Re: Most golfers secretly want to get penalized, don't they?
« Reply #8 on: February 14, 2009, 12:09:44 PM »
Seriously, although I see where Peter was going I don't think it's a public course golfer's mental foibles that are responsible for the tyranny of fairness present in the game....quite the opposite in many ways perhaps.

I'm reminded of a round with three private course golfers I played with at Lederach where the bitching started by the second hole because someone drove into a blind bunker I told them was there.  :-\

We're pretty used to finding random things to negotiate and shoddy conditions and having to play over, through and around them without complaint or expectations of layers of carpeted green, wholly visible perfection consistently meting out perfect justice with the eqanimity of Solomon...I'm not sure too many private players have bounced their chip shots off the upside-down rake handle doubling as the flagstick for the day or a bunker of mud, or seen the architectural wonders some of the lesser known practicioners of the art have conceived over the years.  ;)  ;D 
« Last Edit: February 14, 2009, 12:19:35 PM by MikeCirba »

Jim_Kennedy

  • Karma: +0/-0
Re: Most golfers secretly want to get penalized, don't they?
« Reply #9 on: February 14, 2009, 12:52:12 PM »
Tom,
'Most' golfers would rather be amused than abused, except for the Catholics  ;D , and I somewhat agree with Mikey as to where the tyranny of fairness mainly resides (although I think it's rise is directly related to the ever larger prizes paid to professional golfers over the last 70 or so years).

*CHALLENGE 1*
Copy the stored records again, requests included, and add 32 to every number in the answers, both the distances and the pixel coordinates. Begin at the line that has "Studying the scene" and go through the end of the records, and leave out the pictures.

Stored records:
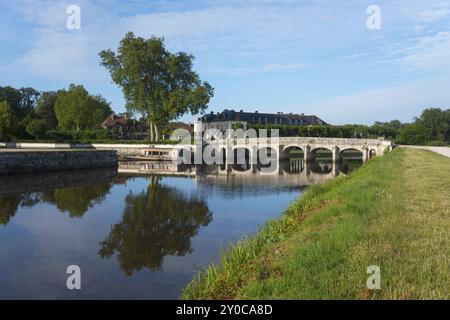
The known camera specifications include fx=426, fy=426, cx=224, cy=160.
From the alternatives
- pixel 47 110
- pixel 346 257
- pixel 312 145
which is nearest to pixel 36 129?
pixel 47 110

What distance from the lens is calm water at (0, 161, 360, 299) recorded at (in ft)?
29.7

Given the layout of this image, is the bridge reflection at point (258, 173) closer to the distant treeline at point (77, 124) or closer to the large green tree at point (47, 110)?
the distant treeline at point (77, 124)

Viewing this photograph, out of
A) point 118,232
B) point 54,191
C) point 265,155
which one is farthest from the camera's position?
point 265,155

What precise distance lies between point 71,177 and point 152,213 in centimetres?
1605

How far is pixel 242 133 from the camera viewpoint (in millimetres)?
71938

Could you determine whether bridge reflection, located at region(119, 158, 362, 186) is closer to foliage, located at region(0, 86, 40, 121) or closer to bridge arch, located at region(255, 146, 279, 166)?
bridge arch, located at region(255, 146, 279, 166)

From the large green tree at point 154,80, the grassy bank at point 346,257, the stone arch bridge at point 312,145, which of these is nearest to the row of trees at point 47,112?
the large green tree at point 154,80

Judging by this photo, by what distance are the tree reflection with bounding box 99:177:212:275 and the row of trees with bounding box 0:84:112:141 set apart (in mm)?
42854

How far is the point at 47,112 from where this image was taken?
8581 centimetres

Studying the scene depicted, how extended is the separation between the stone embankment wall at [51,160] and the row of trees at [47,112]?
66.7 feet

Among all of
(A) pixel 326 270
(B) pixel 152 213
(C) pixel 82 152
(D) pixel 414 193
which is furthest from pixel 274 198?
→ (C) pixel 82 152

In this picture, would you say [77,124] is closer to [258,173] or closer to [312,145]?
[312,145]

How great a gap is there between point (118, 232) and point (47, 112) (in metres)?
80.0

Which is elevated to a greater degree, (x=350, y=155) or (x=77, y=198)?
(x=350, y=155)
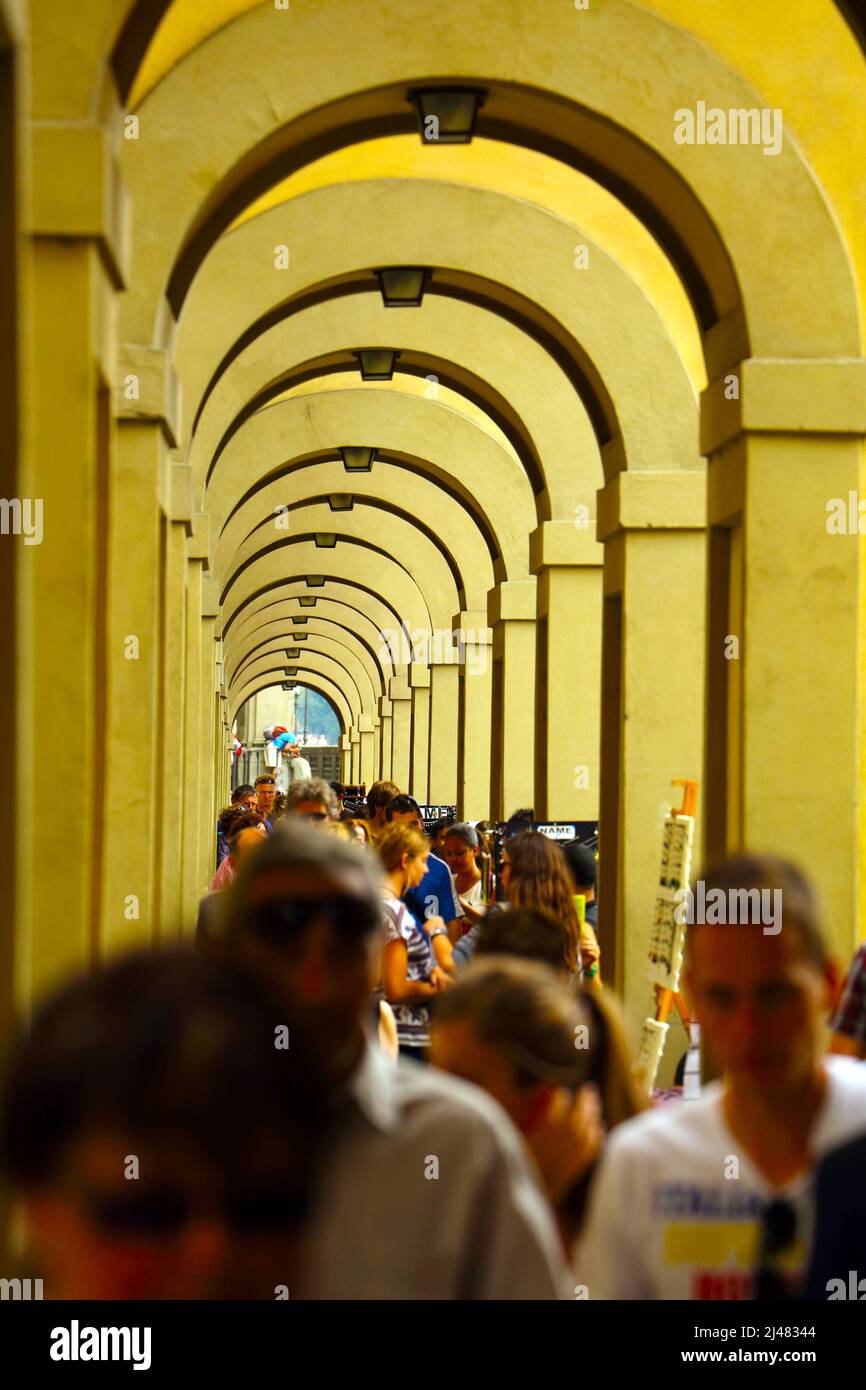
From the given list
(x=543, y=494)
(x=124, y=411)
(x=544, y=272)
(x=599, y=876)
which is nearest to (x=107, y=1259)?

*CHALLENGE 2*
Carry on the golf forum post from where it stops.

*EXERCISE RESPONSE 1*
Studying the scene depicted, how extended is the separation between the stone embankment wall at [51,160] and the row of trees at [47,112]?
98.7 feet

Among all of
(A) pixel 326 270
(B) pixel 152 213
(C) pixel 82 152
(D) pixel 414 193
which is furthest from pixel 274 198?
→ (C) pixel 114 184

In this picture, would you say [77,124] is closer to [258,173] or closer to [312,145]?
[344,177]

How great a gap is there between point (118, 232) and point (47, 112) (in metres)?
112.0

Which is elevated to a greater degree, (x=350, y=155) or (x=77, y=198)?
(x=382, y=187)
From the given list
(x=543, y=494)
(x=124, y=411)
(x=544, y=272)
(x=599, y=876)
which is nearest to (x=107, y=1259)?

*EXERCISE RESPONSE 2*
Although you're right when it comes to the GCA buffs, remember The Emperor's glee filled post about purposely hitting a shot into the DA bunker at PV just so he could abuse himself?

But all in all, 'playing for the penalty' is more predominant as you work up through the rank and file of golfers, i.e., it's the stronger player who is looking for the more stringent challenge (even though he may want it to be a fair one).   
« Last Edit: February 14, 2009, 12:54:54 PM by Jim_Kennedy »
"I never beat a well man in my life" - Harry Vardon

JESII

  • Karma: +0/-0
Re: Most golfers secretly want to get penalized, don't they?
« Reply #10 on: February 14, 2009, 01:07:49 PM »
Golfers do not want to be penalized, they want to be rewarded.

Avoiding a penalty area might be that reward...

The presence of penalties implies there will be a reward for skill, that is what golfers want...especially those with an interst in gca.

George Pazin

  • Karma: +0/-0
Re: Most golfers secretly want to get penalized, don't they?
« Reply #11 on: February 14, 2009, 02:04:37 PM »
Similar to what Jim said, but from a different angle, with penalty comes challenge. Challenge begets interest. Interest begets fun.
Big drivers and hot balls are the product of golf course design that rewards the hit one far then hit one high strategy.  Shinny showed everyone how to take care of this whole technology dilemma. - Pat Brockwell, 6/24/04

Mike Wagner

  • Karma: +0/-0
Re: Most golfers secretly want to get penalized, don't they?
« Reply #12 on: February 14, 2009, 03:03:29 PM »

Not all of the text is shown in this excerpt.